=== TASK REQUIREMENTS ===
a) List every cone material that the speaker cone thread names.
b) Write the next part of the speaker cone thread, picking up after its final line.

──────── PAGE EXCERPT ────────

# Let's talk speaker cones...



## 300Z (Mar 20, 2005)

Did some search around and haven't really seen any significant posts on the subject so...

What is the correlation between cone profiles and materials to the actual sound that we hear? What difference exactly does a cone profile make assuming the same material is used? Straight, curvilinear? Soft, hard cones?

Leo


----------



## Xander (Mar 20, 2007)

I'd say the cone material/shape does affect the sound, strength, rigidity and weatherproofness are probably big reasons for choosing cone material.

The stereotypes I hear are that paper cones are natural, although I read recently that they actually color the sound significantly.

The other stereotype is that aluminum is very crisp but can have bad breakup nodes up high.

Let's see...polycones...smooth sounding?

All I can say is I have carbon fiber mids and I love them. I have to experiment with crossover points more to see how high I can push them and still have them sound good. At least my tweet can go plenty low, so it's just a matter of what sounds best with different points and slopes I guess.


----------



## tcguy85 (Oct 29, 2007)

well infinity has spent a lot of time with their cones for their home audio line up. they have thier CMMD cones. ceramic metal matrix diaphragm. pretty much thin metal with a ceramic coating. i wonder what they discovered and why they went that route. i know they sound good though. they are a little light so i think thats why their mid-bass suffers slightly.


----------



## Xander (Mar 20, 2007)

──────── RECORDS SUPPLIED ────────

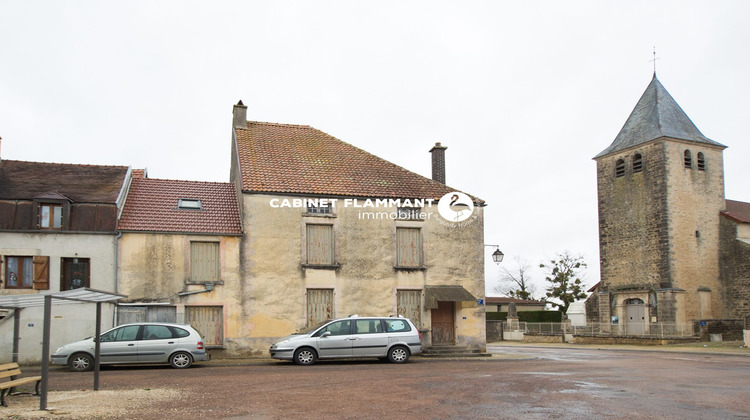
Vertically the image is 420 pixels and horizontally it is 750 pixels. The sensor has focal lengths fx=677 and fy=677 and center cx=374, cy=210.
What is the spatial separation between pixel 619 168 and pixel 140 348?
33202 mm

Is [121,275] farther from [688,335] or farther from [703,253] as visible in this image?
[703,253]

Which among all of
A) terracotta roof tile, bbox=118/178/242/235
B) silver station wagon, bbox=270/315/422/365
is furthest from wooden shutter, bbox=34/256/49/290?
silver station wagon, bbox=270/315/422/365

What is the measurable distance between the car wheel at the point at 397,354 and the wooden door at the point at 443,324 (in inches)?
186

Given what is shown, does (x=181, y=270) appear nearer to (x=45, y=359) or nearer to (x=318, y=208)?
(x=318, y=208)

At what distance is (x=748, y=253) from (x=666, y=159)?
23.4 feet

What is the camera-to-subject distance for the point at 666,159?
1547 inches

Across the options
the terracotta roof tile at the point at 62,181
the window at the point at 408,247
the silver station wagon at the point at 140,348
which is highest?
the terracotta roof tile at the point at 62,181

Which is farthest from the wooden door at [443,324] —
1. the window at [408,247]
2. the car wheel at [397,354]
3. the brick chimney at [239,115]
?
the brick chimney at [239,115]

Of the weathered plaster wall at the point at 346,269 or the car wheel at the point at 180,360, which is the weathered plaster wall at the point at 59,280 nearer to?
the car wheel at the point at 180,360

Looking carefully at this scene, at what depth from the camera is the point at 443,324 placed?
24.9 meters

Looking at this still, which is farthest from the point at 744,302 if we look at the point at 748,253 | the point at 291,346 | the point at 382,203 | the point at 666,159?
the point at 291,346

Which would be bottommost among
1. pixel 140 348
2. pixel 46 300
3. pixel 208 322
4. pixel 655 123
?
pixel 140 348

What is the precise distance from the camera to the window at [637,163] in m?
41.1

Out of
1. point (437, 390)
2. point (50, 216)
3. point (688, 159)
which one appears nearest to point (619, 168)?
point (688, 159)
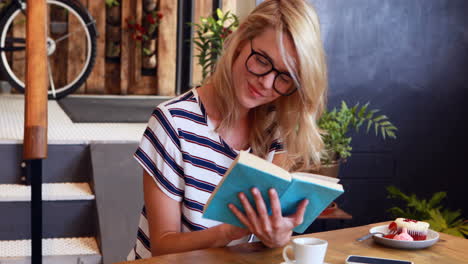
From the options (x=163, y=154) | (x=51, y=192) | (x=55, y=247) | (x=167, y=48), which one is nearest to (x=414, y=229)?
(x=163, y=154)

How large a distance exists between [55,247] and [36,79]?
988 mm

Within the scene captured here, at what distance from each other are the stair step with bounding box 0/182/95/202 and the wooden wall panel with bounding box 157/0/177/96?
2801 millimetres

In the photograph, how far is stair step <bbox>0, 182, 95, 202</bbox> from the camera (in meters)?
2.79

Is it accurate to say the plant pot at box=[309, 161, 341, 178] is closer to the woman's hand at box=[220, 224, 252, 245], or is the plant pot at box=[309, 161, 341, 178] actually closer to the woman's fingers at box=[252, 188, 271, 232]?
the woman's hand at box=[220, 224, 252, 245]

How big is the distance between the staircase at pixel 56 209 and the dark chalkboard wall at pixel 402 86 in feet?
4.56

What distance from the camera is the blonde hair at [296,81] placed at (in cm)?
151

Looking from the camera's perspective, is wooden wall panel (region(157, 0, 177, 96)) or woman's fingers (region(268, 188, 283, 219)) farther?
wooden wall panel (region(157, 0, 177, 96))

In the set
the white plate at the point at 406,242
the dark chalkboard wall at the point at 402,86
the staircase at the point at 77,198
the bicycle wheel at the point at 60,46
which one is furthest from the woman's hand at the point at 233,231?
the bicycle wheel at the point at 60,46

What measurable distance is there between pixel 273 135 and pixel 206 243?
16.3 inches

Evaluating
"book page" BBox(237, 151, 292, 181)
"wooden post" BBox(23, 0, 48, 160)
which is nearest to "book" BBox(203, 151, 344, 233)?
"book page" BBox(237, 151, 292, 181)

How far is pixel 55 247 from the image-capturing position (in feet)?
8.91

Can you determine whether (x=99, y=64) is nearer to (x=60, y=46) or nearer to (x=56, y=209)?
(x=60, y=46)

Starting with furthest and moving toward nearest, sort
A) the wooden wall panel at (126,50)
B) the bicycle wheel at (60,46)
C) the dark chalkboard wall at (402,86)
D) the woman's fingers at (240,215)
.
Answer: the wooden wall panel at (126,50) < the bicycle wheel at (60,46) < the dark chalkboard wall at (402,86) < the woman's fingers at (240,215)

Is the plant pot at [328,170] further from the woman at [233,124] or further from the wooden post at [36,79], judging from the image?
the wooden post at [36,79]
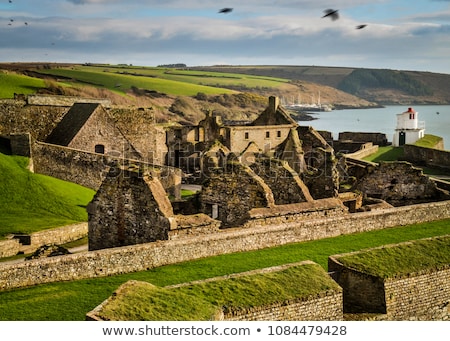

────────

=== EXERCISE RESULTS ===
a) Paper, aluminum, poly (polycones), carbon fiber, and CMMD (ceramic metal matrix diaphragm, thin metal with a ceramic coating).

b)
tcguy85 said:


> well infinity has spent a lot of time with their cones for their home audio line up. they have thier CMMD cones. ceramic metal matrix diaphragm. pretty much thin metal with a ceramic coating. i wonder what they discovered and why they went that route. i know they sound good though. they are a little light so i think thats why their mid-bass suffers slightly.


I believe one of the main driving factors of the design was to get the resonant frequency of the cone material above the audible frequency range.


----------



## solacedagony (May 18, 2006)

zaphaudio.com, in the L18 project, has a link to a paper entitled "Geometrical Stiffness of Loudspeaker Cones".
http://www.loudsoft.com/\loudsoft\my files\ALMA Paper 2003.pdf


----------



## MadMaxSE-L (Oct 19, 2006)

solacedagony said:


> zaphaudio.com, in the L18 project, has a link to a paper entitled "Geometrical Stiffness of Loudspeaker Cones".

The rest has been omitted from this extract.